Saga of Data-Loss induced paranoia.

My current setup leaves a lot to be desired, specifically due to the fact that I’ve yet to purchase a proper RAID controller and am instead using softRAID, which has many shortfalls. One of those is the fact that while I do have a live redundant copy of all data stored on that array, when one disk dies, as recently happened to me, there is no way to rebuild the array through the software management. Instead, I have to boot up, umount the now single disk, dd if=<working disk> of =<new disk>, reboot, enter RAID setup, rebuild the array, and then remount the new array to the old position. Not something I’m too worried about, since it doesn’t happen that often, but since I can’t leave well enough alone, when it happened this time I decided to reorganize my entire file system, install the server version of Ubuntu, and move everything around in a way that will, ostensibly, give me much more room for expanding my storage space.

tl;dr

Of course, doing this, while relatively new to CLI only commands, I fucked up my syntax and accidentally made only symlinks to files, rather than copies. This is my fault for confusing Windows and Linux copy syntax and doing -s when I meant to do -r. Thus resulting in losing about 150GB of personal shit like photos, and about 100GB of music. Thankfully I was smart enough to break the three arrays I had in the PC prior to copying and reformatting/rebuilding, and I was able to copy everything but the movies to its new home by mounting the drives via USB, and letting that all run over night and then diff’ing the two disks the next day to verify everything was there.

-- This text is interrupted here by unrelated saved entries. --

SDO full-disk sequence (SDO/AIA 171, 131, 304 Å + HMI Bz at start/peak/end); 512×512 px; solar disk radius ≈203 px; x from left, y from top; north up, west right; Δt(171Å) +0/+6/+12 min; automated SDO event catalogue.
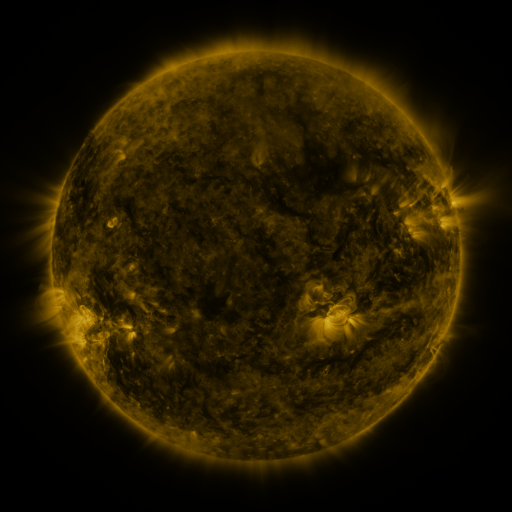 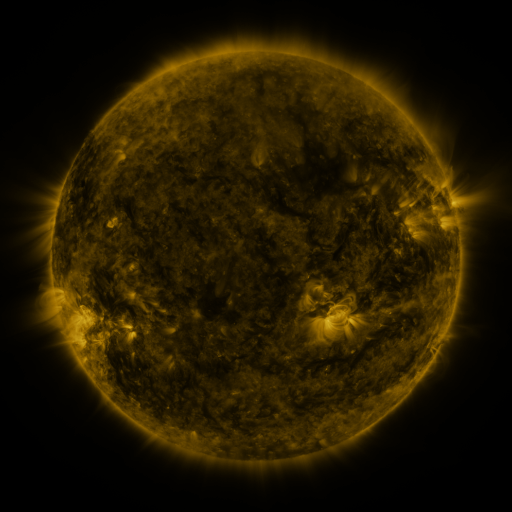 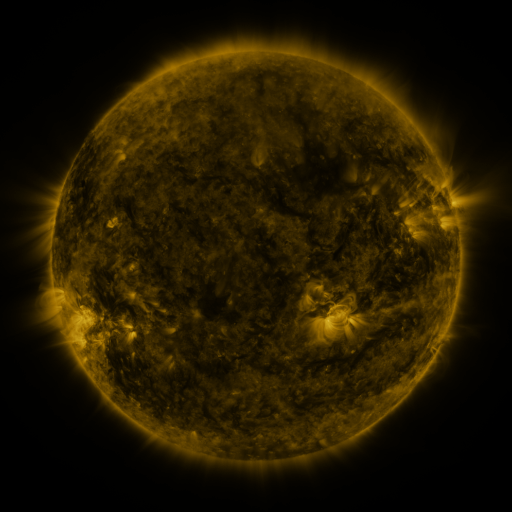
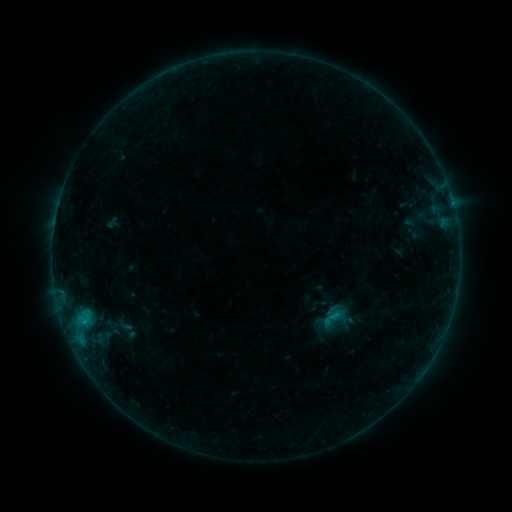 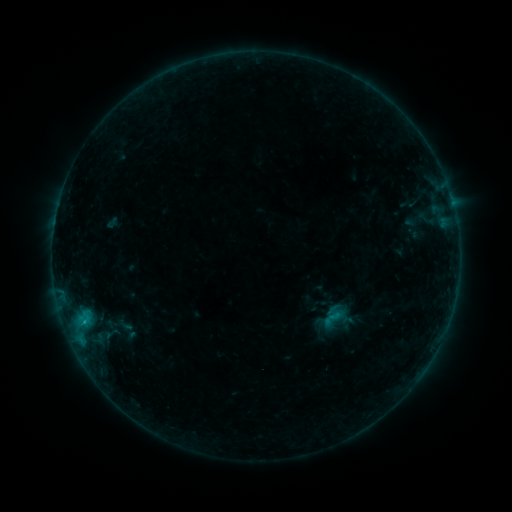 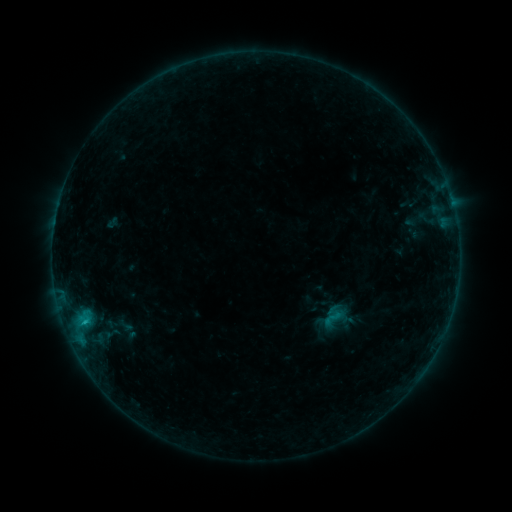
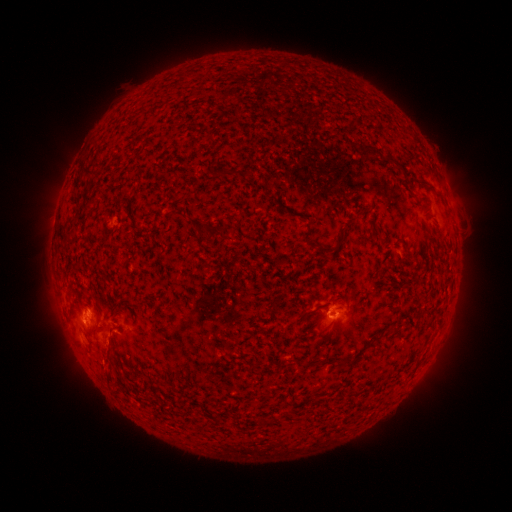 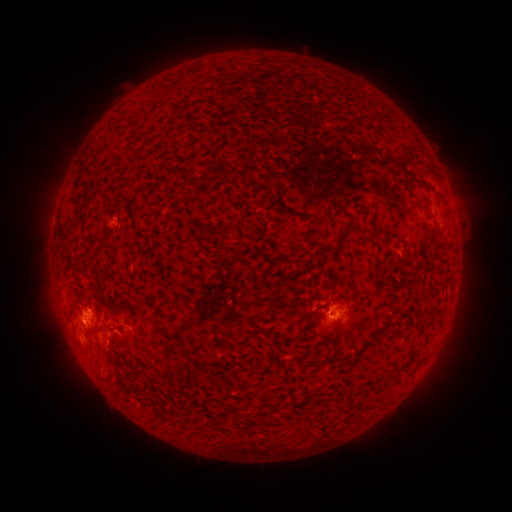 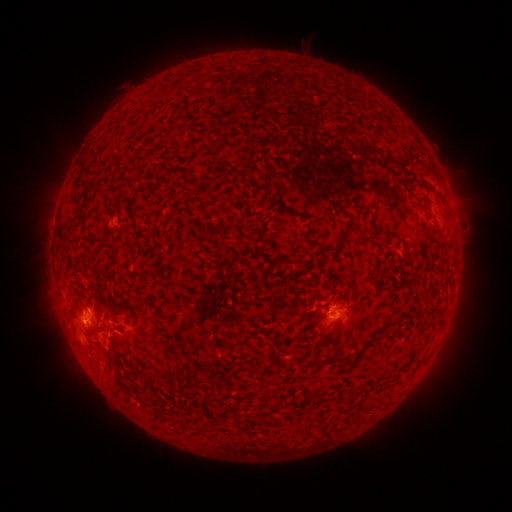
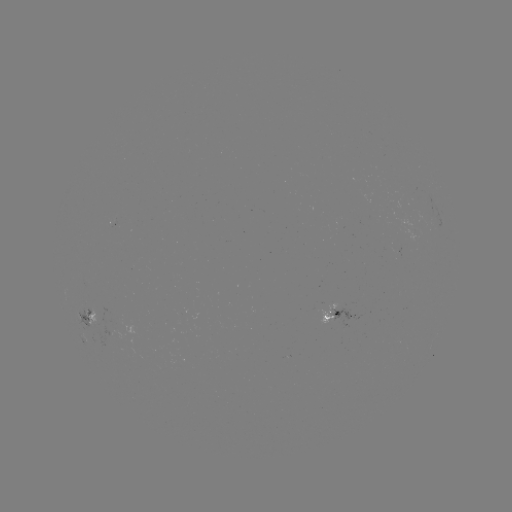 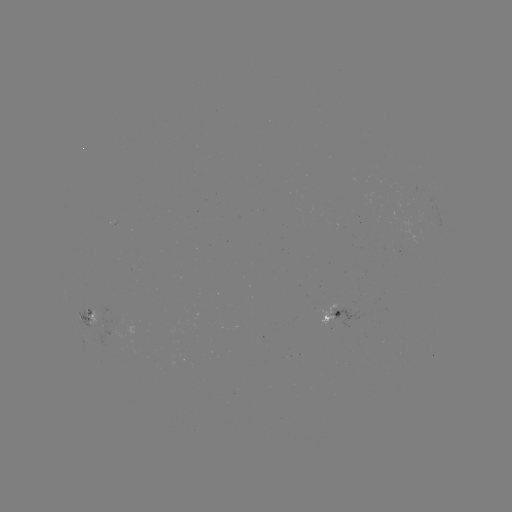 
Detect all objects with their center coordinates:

Add that to the half crash of the stupid hdd, which caused the entire 1TB array to be in an essentially useless state, necessitating a thorough lesson in fsck.reiserfs before getting all the data that was on that back, and my data retention paranoia has been renewed.

Prior to my prior setup, I was backing up everything to DVD once every whenever-I-got-around-to-doing-it. This has left me with about 60 DVDs filled with files that are inconsistently named, organized, tagged, and some outright fucked after the backup program I was using renamed any file over 64 characters to a random 64 character string. Of course if I were still using that program, those files may have been usable, however, when my last hdd died, I found that the fucking thing stored the original file name, in a manner that meant that each time I backed up files, the scheme changed, so only the most recent batch of DVDs would be renamed properly, despite being part of a long running job. So now, I’ve got sprinkled through the rest of my files a large number of files, totally readable on Linux, but useless to my Windows based HTPC.

After that all, I started backing up via some two string long tar command that tossed everything into an 800GB tar file on my external drive. Not only did that take about 16 hours to perform, I wasn’t ever really_totally_ sure that I didn’t fuck up my tar syntax somehow, and end up with a somehow totally empty 800GB file.

So my current solution is absolute fucking overkill for a home network, and it looks, or at least will look like the following once I’ve got all of the hardware, like this:

  1. Ubuntu server with 2 1TB RAID1 arrays holding all data. Array0 contains all personal documents, photos, writing, rants, and music. Array1 contains all very large (~1GB <) files, such as movies, ISOs, .rars, and the like. The system partition is a single 300GB disk, partitioned into /,/home,/var,/etc,/tmp. Since the only thing stored on that disk are easily replaced, and, since I’m new to Linux, easily improved upon I’m not very concerned about losing them.
  2. Windows 7 Desktop 1. Main computer, local copies of everything stored on Array0. This will be rsync’d six times a day, since it will contain all newly downloaded music, new writing edits, new whatever. I do this through a cron job that mounts the Windows folders, rsyncs the files, and then unmounts the folders.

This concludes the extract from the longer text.